Cash Converters will cough up A$17 million – or three quarters of its 2018 net profit – to resolve one component of a class action being heard in the Federal Court of Australia.
In a settlement on the courthouse steps yesterday morning, the short-term lender agreed with the plaintiff lawyers on a partial settlement.
The funds will pay legal bills and compensate “cash advance customers alleged to have paid more than 600 per cent interest on their loans”, as lawyers Maurice Blackburn summarised a claim brought on behalf of nearly 30,000 Queensland borrowers.
This cohort, lawyer Miranda Nagy said in a statement, “took out one-month loans on which a brokerage fee was charged which caused the effective interest rate to exceed 600 per cent per annum. “
The settlement is without admission of liability by Cash Converters.
Proceeding on the rest of the class action are underway before Justice Jacqueline Gleeson.
This second matter will resolve claims “that Cash Converters brokerage fees on personal loans breached Queensland credit laws by effectively charging borrowers interest rates of more than 175 per cent per annum.”

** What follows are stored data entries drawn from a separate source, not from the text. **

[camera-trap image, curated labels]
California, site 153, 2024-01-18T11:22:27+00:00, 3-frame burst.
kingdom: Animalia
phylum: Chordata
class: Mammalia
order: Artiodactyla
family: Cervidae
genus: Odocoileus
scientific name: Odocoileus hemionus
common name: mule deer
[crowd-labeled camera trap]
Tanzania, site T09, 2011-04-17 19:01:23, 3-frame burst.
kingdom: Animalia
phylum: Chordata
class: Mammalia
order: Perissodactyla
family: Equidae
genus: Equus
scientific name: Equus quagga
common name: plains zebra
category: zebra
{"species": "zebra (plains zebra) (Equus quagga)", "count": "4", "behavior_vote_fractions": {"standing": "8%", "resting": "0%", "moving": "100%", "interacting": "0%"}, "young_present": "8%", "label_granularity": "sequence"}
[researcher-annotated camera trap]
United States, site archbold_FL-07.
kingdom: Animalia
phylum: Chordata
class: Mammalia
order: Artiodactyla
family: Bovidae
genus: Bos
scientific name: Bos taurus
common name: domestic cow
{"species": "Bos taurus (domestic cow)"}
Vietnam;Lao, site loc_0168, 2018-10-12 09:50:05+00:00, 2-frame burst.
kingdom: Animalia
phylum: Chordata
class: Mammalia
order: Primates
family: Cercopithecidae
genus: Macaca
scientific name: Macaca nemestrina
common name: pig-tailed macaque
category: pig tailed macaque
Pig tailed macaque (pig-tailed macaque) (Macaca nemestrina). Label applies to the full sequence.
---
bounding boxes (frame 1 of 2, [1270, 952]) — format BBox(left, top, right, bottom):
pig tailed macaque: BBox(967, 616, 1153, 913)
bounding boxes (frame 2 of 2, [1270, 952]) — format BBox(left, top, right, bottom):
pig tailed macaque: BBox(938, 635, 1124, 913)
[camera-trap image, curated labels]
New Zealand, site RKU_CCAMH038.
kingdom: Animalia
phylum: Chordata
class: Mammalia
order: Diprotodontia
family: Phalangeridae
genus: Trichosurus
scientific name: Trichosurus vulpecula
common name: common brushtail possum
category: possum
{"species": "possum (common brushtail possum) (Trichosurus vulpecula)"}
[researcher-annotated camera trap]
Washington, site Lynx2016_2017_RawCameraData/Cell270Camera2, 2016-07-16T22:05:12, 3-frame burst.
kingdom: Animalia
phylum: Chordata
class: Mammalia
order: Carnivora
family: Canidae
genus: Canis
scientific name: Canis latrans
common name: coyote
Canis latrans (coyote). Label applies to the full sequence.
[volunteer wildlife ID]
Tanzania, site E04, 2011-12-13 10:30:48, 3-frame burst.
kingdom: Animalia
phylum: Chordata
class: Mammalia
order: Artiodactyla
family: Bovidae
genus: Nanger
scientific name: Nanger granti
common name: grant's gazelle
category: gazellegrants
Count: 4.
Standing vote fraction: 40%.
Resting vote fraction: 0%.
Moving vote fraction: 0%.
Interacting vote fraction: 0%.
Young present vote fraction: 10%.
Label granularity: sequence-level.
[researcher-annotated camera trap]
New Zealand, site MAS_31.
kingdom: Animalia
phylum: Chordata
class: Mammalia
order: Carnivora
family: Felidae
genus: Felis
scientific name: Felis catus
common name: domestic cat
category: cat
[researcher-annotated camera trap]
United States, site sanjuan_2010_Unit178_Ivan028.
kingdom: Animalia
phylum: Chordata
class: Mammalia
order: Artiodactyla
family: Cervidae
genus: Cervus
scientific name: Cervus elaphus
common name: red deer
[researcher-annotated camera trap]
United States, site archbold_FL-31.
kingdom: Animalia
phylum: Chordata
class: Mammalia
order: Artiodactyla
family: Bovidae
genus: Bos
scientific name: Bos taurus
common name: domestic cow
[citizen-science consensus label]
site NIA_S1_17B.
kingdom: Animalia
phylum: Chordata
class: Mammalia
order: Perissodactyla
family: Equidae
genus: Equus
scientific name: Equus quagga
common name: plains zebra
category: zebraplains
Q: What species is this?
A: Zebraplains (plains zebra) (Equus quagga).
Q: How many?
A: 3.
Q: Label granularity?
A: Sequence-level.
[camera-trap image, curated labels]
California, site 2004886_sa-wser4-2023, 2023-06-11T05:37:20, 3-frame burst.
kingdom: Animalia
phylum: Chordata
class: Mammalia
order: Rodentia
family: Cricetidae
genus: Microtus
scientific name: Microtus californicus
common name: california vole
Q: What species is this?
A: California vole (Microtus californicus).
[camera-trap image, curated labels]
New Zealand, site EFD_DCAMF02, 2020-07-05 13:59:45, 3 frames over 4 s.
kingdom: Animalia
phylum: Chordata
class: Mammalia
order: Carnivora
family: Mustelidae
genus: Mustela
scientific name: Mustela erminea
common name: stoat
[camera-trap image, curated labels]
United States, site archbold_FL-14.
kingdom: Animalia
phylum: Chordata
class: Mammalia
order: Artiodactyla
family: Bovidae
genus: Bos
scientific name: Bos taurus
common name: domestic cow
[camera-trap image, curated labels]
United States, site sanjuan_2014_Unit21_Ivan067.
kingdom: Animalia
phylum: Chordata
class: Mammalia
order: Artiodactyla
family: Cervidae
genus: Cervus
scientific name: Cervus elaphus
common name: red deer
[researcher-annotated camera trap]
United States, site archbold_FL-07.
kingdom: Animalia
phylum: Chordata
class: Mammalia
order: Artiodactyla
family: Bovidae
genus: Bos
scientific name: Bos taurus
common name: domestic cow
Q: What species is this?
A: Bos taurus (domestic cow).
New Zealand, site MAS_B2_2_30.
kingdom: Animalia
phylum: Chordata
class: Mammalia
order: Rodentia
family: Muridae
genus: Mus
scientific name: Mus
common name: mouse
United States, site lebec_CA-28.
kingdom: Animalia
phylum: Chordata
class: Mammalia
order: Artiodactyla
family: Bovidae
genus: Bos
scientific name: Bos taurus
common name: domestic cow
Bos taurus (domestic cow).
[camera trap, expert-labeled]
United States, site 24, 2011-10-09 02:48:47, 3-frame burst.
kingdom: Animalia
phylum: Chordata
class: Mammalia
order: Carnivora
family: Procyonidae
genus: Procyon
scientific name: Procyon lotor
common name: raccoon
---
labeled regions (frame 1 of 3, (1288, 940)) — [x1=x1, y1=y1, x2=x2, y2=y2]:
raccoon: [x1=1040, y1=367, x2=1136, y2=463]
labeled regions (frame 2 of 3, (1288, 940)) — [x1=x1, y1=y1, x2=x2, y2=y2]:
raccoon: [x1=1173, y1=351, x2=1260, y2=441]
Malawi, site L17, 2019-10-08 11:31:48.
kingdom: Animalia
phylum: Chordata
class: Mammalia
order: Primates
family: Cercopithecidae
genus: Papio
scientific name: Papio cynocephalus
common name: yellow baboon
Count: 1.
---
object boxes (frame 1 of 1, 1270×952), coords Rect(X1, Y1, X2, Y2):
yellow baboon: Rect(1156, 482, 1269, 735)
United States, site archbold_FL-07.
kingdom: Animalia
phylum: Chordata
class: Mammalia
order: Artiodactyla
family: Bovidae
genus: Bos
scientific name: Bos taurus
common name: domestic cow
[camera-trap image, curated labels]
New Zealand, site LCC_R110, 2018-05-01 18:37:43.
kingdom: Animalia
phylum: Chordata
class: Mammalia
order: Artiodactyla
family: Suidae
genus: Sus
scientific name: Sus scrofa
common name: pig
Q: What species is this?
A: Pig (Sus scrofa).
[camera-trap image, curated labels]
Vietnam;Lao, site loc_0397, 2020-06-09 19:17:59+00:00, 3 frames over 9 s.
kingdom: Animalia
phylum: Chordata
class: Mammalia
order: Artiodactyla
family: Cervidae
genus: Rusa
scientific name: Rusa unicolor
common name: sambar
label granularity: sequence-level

Cash Converters told the ASX that this claim “is being vigorously defended.”
In its statement, it explained that the partial settlement “avoids the further application of further executive and employee resources.”
The financier is short-handed in the C-suite. Mark Reid, the chief executive hired in late 2015 left the company on 28 August, the day it reported its full year profit.
In 2015, Cash Converters settled two class actions over similar breaches in NSW, at a cost of around $23 million.